**TEXTO PROPORCIONADO**
———

El trail running exige una postura que cambia constantemente. A diferencia de la carretera, donde se puede mantener una posición casi estática durante horas, en montaña cada metro puede pedir una adaptación diferente.
La inclinación general: más que en carretera
En trail la inclinación del torso hacia adelante es algo mayor que en carretera, incluso en llano. Esto responde a la necesidad de reaccionar rápidamente ante los obstáculos: un cuerpo ligeramente adelantado tiene el centro de gravedad en posición de respuesta. La inclinación siempre debe venir de los tobillos, nunca de la cintura.
En subidas, la inclinación aumenta de forma natural para contrarrestar la pendiente. En bajadas técnicas, el torso puede enderezarse ligeramente para mejorar la visión del terreno.
Mirada al suelo: 2-3 metros por delante
Bajar la mirada es el cambio más importante respecto a la carretera. En trail el foco visual debe estar 2-3 metros por delante, no más lejos, para detectar a tiempo las raíces, piedras, baches y cambios de textura del terreno. La exploración del terreno lejano se hace en los momentos de terreno seguro, no en los técnicos.
Con la experiencia, la mente procesa la línea de paso de forma casi automática y el ojo puede ampliar el campo visual sin bajar el rendimiento.

———

**ENTRADAS FACILITADAS**

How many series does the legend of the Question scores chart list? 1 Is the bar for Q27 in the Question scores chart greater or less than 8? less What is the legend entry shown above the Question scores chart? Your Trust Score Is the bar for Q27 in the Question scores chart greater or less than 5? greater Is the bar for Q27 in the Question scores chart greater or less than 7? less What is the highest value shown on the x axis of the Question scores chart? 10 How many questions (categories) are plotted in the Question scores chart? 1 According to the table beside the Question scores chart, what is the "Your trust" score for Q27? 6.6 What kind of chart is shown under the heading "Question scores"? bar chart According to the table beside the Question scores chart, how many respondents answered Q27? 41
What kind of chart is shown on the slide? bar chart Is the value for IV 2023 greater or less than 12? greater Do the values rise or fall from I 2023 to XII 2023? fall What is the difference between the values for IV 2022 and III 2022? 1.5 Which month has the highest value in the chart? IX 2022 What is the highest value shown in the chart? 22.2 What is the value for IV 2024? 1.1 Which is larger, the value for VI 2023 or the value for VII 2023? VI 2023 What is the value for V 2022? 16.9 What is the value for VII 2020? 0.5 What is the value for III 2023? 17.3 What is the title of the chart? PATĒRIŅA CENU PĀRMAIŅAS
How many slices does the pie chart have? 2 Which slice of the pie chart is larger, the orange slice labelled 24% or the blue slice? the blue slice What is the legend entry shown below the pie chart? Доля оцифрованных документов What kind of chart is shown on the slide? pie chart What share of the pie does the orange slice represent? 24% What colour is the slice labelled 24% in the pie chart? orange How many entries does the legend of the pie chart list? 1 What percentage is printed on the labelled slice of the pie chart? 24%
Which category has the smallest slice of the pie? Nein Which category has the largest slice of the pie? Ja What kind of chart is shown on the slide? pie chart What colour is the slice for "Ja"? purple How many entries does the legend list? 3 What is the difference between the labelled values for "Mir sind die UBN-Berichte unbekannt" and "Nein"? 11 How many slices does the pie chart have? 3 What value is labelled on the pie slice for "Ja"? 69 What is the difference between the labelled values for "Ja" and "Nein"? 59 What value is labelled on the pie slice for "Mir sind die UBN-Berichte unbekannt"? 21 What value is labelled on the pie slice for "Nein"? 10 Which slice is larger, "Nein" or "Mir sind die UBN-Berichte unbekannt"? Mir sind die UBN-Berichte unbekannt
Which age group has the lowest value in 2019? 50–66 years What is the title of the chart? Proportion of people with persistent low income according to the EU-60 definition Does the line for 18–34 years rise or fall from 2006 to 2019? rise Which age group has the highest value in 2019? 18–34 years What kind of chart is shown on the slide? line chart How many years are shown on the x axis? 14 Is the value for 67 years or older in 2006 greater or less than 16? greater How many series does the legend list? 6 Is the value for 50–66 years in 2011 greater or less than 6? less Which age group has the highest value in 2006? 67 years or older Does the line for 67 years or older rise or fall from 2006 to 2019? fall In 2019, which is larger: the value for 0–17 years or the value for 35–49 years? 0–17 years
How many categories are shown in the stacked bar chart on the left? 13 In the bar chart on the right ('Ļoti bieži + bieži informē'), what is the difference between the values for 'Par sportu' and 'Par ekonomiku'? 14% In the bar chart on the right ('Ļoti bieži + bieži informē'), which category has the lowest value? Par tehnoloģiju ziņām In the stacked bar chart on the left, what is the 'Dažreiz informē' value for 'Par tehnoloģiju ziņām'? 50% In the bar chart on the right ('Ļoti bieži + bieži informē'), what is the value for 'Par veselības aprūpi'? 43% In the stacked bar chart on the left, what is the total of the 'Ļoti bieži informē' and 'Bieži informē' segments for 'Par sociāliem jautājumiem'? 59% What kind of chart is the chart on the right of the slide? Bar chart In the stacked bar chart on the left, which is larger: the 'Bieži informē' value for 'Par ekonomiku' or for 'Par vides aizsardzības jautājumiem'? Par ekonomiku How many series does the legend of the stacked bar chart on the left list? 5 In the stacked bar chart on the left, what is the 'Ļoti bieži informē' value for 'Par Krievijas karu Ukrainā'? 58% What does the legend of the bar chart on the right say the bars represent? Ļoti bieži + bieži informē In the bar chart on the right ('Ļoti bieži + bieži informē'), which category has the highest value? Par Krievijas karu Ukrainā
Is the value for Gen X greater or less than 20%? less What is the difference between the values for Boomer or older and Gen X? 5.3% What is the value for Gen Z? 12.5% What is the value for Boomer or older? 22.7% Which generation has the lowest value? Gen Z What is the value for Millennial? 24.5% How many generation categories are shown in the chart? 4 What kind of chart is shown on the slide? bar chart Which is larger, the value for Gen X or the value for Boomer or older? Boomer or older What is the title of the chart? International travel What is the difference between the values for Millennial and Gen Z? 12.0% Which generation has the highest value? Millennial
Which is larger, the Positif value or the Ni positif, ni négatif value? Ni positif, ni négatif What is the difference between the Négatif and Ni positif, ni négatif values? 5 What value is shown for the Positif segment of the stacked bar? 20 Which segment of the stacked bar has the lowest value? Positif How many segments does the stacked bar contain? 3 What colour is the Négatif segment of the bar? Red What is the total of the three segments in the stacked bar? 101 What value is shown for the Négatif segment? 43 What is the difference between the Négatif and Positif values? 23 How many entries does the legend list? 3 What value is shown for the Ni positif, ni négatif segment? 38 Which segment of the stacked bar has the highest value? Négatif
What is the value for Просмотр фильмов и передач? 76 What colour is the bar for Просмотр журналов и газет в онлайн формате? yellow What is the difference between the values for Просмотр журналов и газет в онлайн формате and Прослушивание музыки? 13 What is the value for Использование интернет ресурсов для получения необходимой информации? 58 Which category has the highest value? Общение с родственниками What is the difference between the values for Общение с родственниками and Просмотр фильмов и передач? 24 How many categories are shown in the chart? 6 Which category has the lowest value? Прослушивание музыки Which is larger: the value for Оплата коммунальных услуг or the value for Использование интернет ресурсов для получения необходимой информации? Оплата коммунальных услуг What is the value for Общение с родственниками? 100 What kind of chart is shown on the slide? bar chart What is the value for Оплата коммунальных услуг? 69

———

**INSTRUCCIONES DE TRABAJO**
a – Copia sin cambios el fragmento del texto sobre la postura en trail running que empieza en las palabras que contienen "La inclinación general: más" y termina después de "visión del terreno.".
b – Prosigue el texto sobre la postura en trail running a partir de su última frase.

**RESPUESTAS PROPORCIONADAS**
a –
La inclinación general: más que en carretera
En trail la inclinación del torso hacia adelante es algo mayor que en carretera, incluso en llano. Esto responde a la necesidad de reaccionar rápidamente ante los obstáculos: un cuerpo ligeramente adelantado tiene el centro de gravedad en posición de respuesta. La inclinación siempre debe venir de los tobillos, nunca de la cintura.
En subidas, la inclinación aumenta de forma natural para contrarrestar la pendiente. En bajadas técnicas, el torso puede enderezarse ligeramente para mejorar la visión del terreno.

b –
Los brazos como sistema de equilibrio
En bajadas técnicas los brazos dejan de ser solo palancas de propulsión y se convierten en balancines de equilibrio. Ábrelos hacia los lados según la dificultad del terreno: en bajadas suaves basta con un ligero alejamiento del cuerpo; en terreno muy técnico o resbaladizo los brazos pueden abrirse horizontalmente para ampliar la base de sustentación.
En subidas, los brazos más activos ayudan a mantener la cadencia y generan impulso adicional.
La postura cambia cada pocos segundos
La diferencia fundamental del trail running es que no hay una “postura correcta” fija. Hay una serie de ajustes continuos que el cuerpo hace en respuesta al terreno. Cuanto antes se abandona la idea de mantener una forma rígida y se aprende a fluir con el terreno, más eficiente y disfrutable se vuelve la práctica.